-- TEXT SEGMENT --
========================================

And today Holofunk re-emerges into the public eye — I’m demoing at a Microsoft internal event dubbed the Science Fair, coinciding with Microsoft’s annual Hardware Summit.  Root for me to win a prize if you have any good karma to spare today 🙂  I’ll post again in a day or two with an update on how it went.

I’ve also applied to be a speaker at the Seattle Mini Maker Faire the first weekend in June — will find out about that within a week.  If that happens, then I’ll spread the word as to exactly when I’ll be presenting!

Written by robjellinghaus

2012/05/10 at 06:33

Posted in Holofunk, Uncategorized

Holofunk: one month later

with 3 comments

It’s been a very interesting month despite the fact that I haven’t touched a line of Holofunk code!  I want to deeply thank everyone who’s expressed excitement about this project — it has been a real thrill.

First I have a favor: if you like Holofunk, please like Holofunk’s Facebook page — that is a great way to stay in touch with this project and with other links and interesting things I discover.

In this post I want to mention a variety of other synesthetic projects that people have brought to my attention, and I want to recap the places that have been kind enough to mention Holofunk.

First and foremost, let me say that, as with my first Holofunk post, I find all of these projects very thought-provoking and impressive, and I am linking them here out of appreciation and excitement.  Since I have many plans for Holofunk, I do find myself wanting to take various aspects of these projects and build them into Holofunk.  I sincerely hope that the artists and engineers who have produced this work are appreciative of this, rather than threatened or irritated by it.  There are obviously a lot of us creating new musical/visual art out there, and I hope that others are as inspired by my work as I am by theirs.

Holofunk is and will remain open source, under the very permissive Microsoft Public License, so if anyone who’s inspired me winds up wanting to make use of something I’ve done, it is entirely possible.  (Please let me know if you do, though, as I’ll be very interested and pleased!)

Synesthesia On Parade

One project Beardyman mentioned to me was Imogen Heap’s musical data gloves.  It took me a while to get around to looking them up, but when I eventually did I was gobsmacked:

Imogen Heap is of course a brilliant and well-known artist, and these gloves are her vision for where she wants to take her performance.  Her technical partner in this project is Tom Mitchell, a Bristol professor of music who was kind enough to reply when I wrote him a gushing email.

The system he’s developed with Imogen is best documented by this paper in the proceedings of the New Interfaces for Musical Expression 2011 conference.  And now I need to go off and download and read the complete proceedings, because it’s all right up Holofunk’s alley.

========================================

-- MATERIAL PROVIDED --
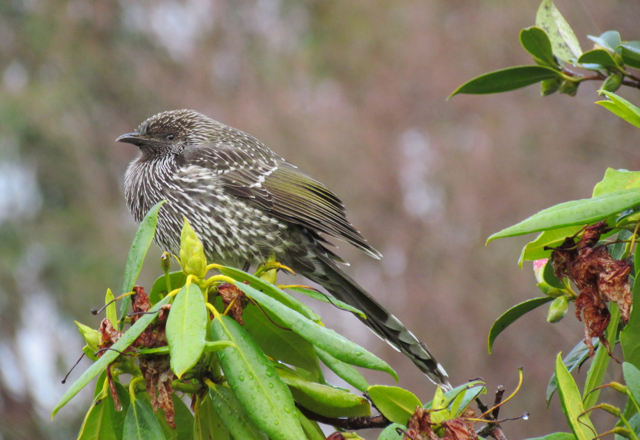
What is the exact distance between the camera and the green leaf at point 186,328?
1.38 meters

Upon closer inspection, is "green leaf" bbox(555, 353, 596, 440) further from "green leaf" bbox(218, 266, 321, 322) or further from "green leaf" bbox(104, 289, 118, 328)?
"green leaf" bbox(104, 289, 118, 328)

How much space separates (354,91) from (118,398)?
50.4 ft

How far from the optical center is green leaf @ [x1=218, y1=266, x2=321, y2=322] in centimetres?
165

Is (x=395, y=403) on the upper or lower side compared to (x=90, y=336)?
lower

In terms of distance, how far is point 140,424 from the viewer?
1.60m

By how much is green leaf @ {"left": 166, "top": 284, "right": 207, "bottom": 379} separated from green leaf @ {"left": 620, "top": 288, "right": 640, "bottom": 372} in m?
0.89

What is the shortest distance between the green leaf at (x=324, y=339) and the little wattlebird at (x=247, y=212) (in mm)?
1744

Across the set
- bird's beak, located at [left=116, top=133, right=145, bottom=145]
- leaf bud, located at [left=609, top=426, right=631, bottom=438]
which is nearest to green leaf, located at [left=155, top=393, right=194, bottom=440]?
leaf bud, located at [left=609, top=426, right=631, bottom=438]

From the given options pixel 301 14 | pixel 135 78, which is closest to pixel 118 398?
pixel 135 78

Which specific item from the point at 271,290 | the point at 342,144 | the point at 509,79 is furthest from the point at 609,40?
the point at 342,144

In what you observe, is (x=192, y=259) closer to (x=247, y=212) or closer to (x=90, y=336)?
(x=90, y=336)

========================================

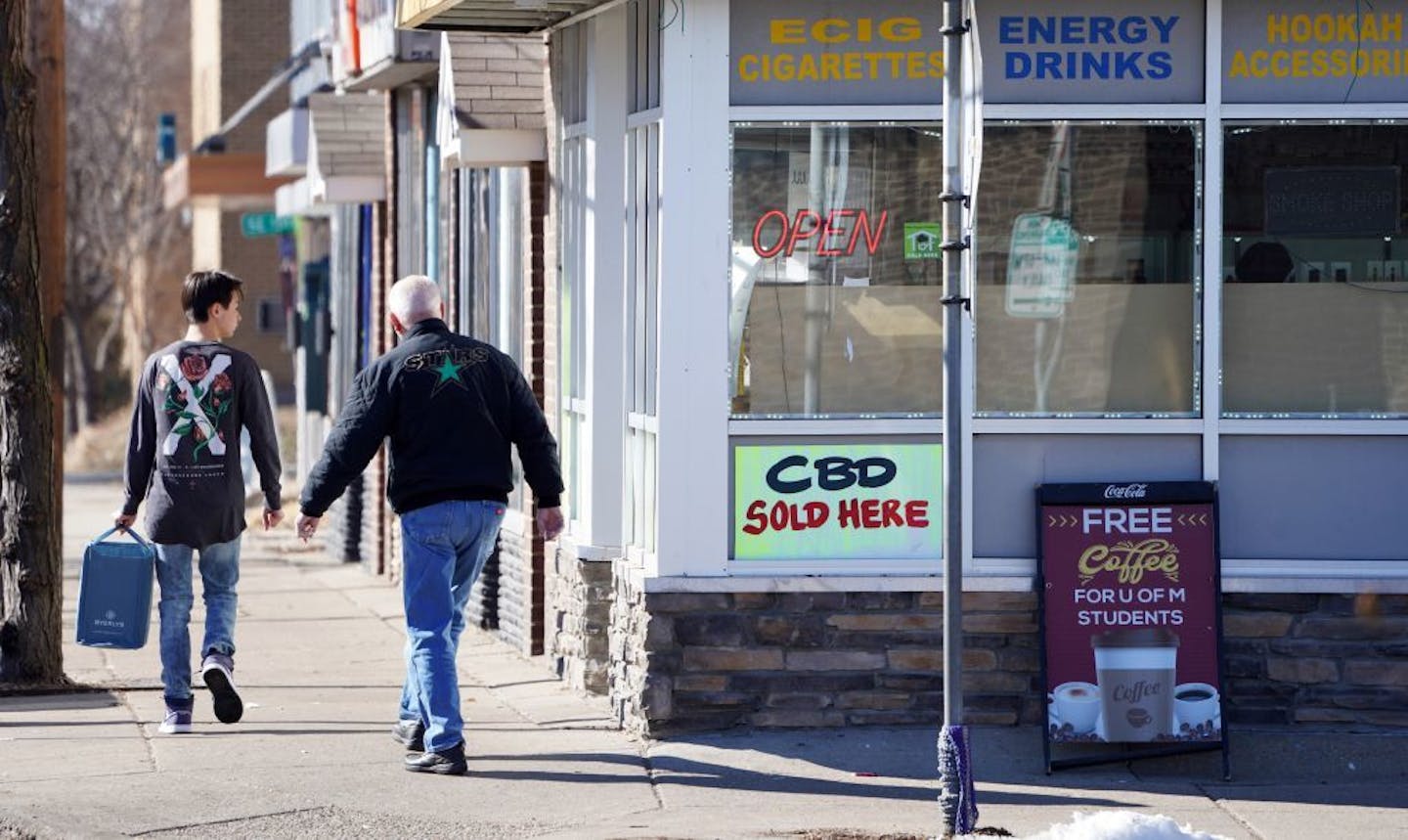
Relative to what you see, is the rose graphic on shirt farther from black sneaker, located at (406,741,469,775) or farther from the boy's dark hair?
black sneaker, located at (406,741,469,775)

========================================

-- REQUEST 1 --
Rewrite the paragraph of the Holofunk blog post that begins "First and foremost, let me say that" as a short bulleted list that keeps its main points.
-- REQUEST 2 --
Write the next part of the Holofunk blog post, continuing after its last sentence.
The records are not used in any of the tasks.

-- RIGHT ANSWER 1 --
- The author finds all of these projects very thought-provoking and impressive and links them out of appreciation and excitement.
- Because the author has many plans for Holofunk, there is a wish to build various aspects of these projects into it.
- The author sincerely hopes the artists and engineers behind the work will feel appreciated rather than threatened or irritated.
- Many people are creating new musical/visual art, and the author hopes others are as inspired by Holofunk as the author is by their work.

-- RIGHT ANSWER 2 --
Tom and Imogen are using 5DT data gloves, which are $1,500 for a pair with a wireless connection, as well as a pair of AHRS position sensors (about $500 each).  So their hardware is out of my hobby-only price league.  I am interested in the Peregrine glove (only $150 per), but unfortunately it’s exclusively left-handed at present, though I wrote them and they said Holofunk was quite exciting and they would love to be involved, so there’s hope!  Anyway for now I will stick with Wiimotes as they are cheap and relatively ubiquitous.

Latency is a huge concern for Tom — the AHRS position sensors have a 512Hz update cycle, which is extremely impressive.  The Kinect will never come close to that, which again motivates sticking with some additional lower-latency controls.  Plenty of people I showed Holofunk to at Microsoft want me to build a Wiimote-less version, and I probably will experiment with that — including using the Kinect beam array as the microphone — but it honestly can’t compete with a direct mike and button/glove input as far as latency goes.  Darren (Beardyman) specifically mentioned how impressed he was that I’d gotten the latency right (or at least close to right) on Holofunk; evidently lots of programmers he talks to build things that are very latency-unaware, making them useless for performance.  So while a pure-Kinect version would be very interesting (and obviously quite marketable!), it’s not my priority.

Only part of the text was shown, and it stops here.